Science

NASA Explains Ancient Lakes on Mars and the Search for Alien Life

'Abundant liquid water was at the surface for millions of years, a time long enough for life to potentially take hold.'

by Jacqueline Ronson
NASA/JPL-Caltech

NASA dropped big news this week: Billions of years ago, Mars was covered with lakes and streams, and had a water cycle not unlike the one on Earth today.

It’s not the first time we’ve heard news of liquid water on Mars. There have been major discoveries, including last month’s big news that water still flows on the Red Planet’s surface today.

But this week’s announcement is different. What it shows is that Mars was warm and wet for long, uninterrupted stretches of time, perhaps millions of years. Here on Earth, water is fundamental to life, and this raises the big question of whether similar conditions on Mars could have allowed lifeforms to evolve there, too.

Inverse reached Ashwin Vasavada, a project scientist with NASA’s Mars Science Laboratory, by email. He explains how we know what we know regarding water on Mars, and how his team is getting closer to evidence of Martian life.

Ashwin Vasavada

Frederick M. Brown / Getty

How do we know there were ancient lakes on Mars? How do we explain their existence?

The Curiosity rover has been exploring Gale Crater for over three years. As it crossed the plains toward a three-mile-high mountain in the center of the crater, images of the landscape began to reveal a pattern. Near the start of its traverse, the rover saw coarse gravel that would have been carried by flowing streams. Then we saw tilted beds of sandstone, like those within river deltas on Earth, that form when rivers and streams meet bodies of standing water. Finally, we saw layers of fine-grained rock that could form as sediment settles out within lakes. So we were able to see the entire “life cycle” of water on Mars, from the headwaters to the lakes, based on the sediments left behind.

What’s our best guess as to what Mars looked like 3.5 billion years ago?

Early Mars remains a mystery, but our results provide a very important clue. We have been debating for decades whether early Mars was cold and dry like today, but with occasional brief wet episodes, or whether early Mars was continuously warm and wet. The abundant evidence for water in the landscapes that date from early Mars were ambiguous; they could have formed either way. But now Curiosity has found evidence that requires a humid planet for perhaps millions of years.
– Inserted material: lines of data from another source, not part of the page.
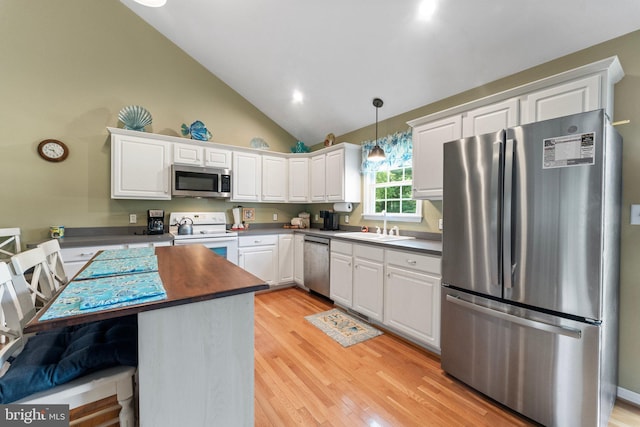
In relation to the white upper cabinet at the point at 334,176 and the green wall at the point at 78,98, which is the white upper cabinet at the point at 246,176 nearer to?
the green wall at the point at 78,98

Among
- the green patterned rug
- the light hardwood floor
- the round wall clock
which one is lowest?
the light hardwood floor

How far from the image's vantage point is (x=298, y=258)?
3.97 meters

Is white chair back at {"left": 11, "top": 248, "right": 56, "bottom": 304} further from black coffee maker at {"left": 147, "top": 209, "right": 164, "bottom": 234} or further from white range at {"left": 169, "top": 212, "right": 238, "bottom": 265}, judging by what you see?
black coffee maker at {"left": 147, "top": 209, "right": 164, "bottom": 234}

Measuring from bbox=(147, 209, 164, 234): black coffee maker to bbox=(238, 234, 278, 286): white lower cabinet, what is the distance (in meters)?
0.96

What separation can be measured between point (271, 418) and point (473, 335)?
140 centimetres

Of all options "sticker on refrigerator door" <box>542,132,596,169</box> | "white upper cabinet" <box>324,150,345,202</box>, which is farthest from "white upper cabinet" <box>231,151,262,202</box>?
"sticker on refrigerator door" <box>542,132,596,169</box>

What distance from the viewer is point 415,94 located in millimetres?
2918

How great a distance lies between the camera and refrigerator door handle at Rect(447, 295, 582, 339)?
1.41 meters

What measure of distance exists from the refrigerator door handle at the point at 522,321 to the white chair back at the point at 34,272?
2510 mm

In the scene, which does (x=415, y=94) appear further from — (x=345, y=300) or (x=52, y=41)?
(x=52, y=41)

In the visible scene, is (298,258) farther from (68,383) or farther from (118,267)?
(68,383)

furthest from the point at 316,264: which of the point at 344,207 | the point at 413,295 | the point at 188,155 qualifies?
the point at 188,155

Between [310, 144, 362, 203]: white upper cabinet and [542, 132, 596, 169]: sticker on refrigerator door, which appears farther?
[310, 144, 362, 203]: white upper cabinet

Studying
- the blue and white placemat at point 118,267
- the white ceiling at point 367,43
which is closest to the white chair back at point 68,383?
the blue and white placemat at point 118,267
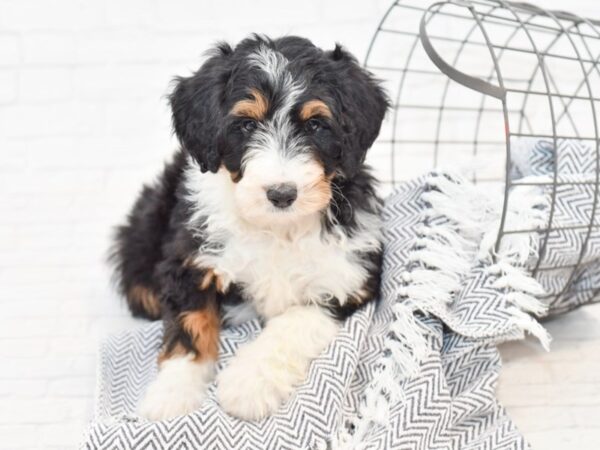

This means the atmosphere and climate were quite different from today, but we don’t yet understand how that happened.

Why doesn’t Mars look like that now?

One thing we’re quite sure of these days is that Mars once had a thicker atmosphere. This would have made it warmer, perhaps enough to sustain the ancient lakes that Curiosity discovered. But it didn’t last. Being a smaller planet, Mars cooled more quickly than Earth. At some point early on, it cooled so much that its interior no longer generated a magnetic field. Once that protective shield was gone, its atmosphere was slowly stripped away by the sun. The current, thin atmosphere on Mars is both too cold and too thin to support much liquid water. The NASA MAVEN mission is studying this same process as it occurs today on Mars.

OK, so what does this tell us about the possibility of past or present life on Mars? What does it tell us about the possibility of life elsewhere in our galaxy and universe?

In the past few decades, we’ve found oceans of liquid water all over the solar system. With water required for all life as we know it, the possibilities of life in the past and present have certainly increased. Most of these places have been underground on icy moons of Jupiter and Saturn. But with these discoveries on Mars, we now know that there was a rocky planet in the solar system other than Earth where abundant liquid water was at the surface for millions of years, a time long enough for life to potentially take hold.

What’s the next big Mars discovery going to be about, if you had to guess?

Ongoing exploration of Mars will continue to reveal how diverse and Earth-like the planet is, especially in its past. Who knows what big discoveries lie ahead! We are driven by the ultimate question of whether life ever took hold, but that is a very challenging question to answer.

A view from the Kimberley formation on Mars, taken by NASA's Curiosity rover.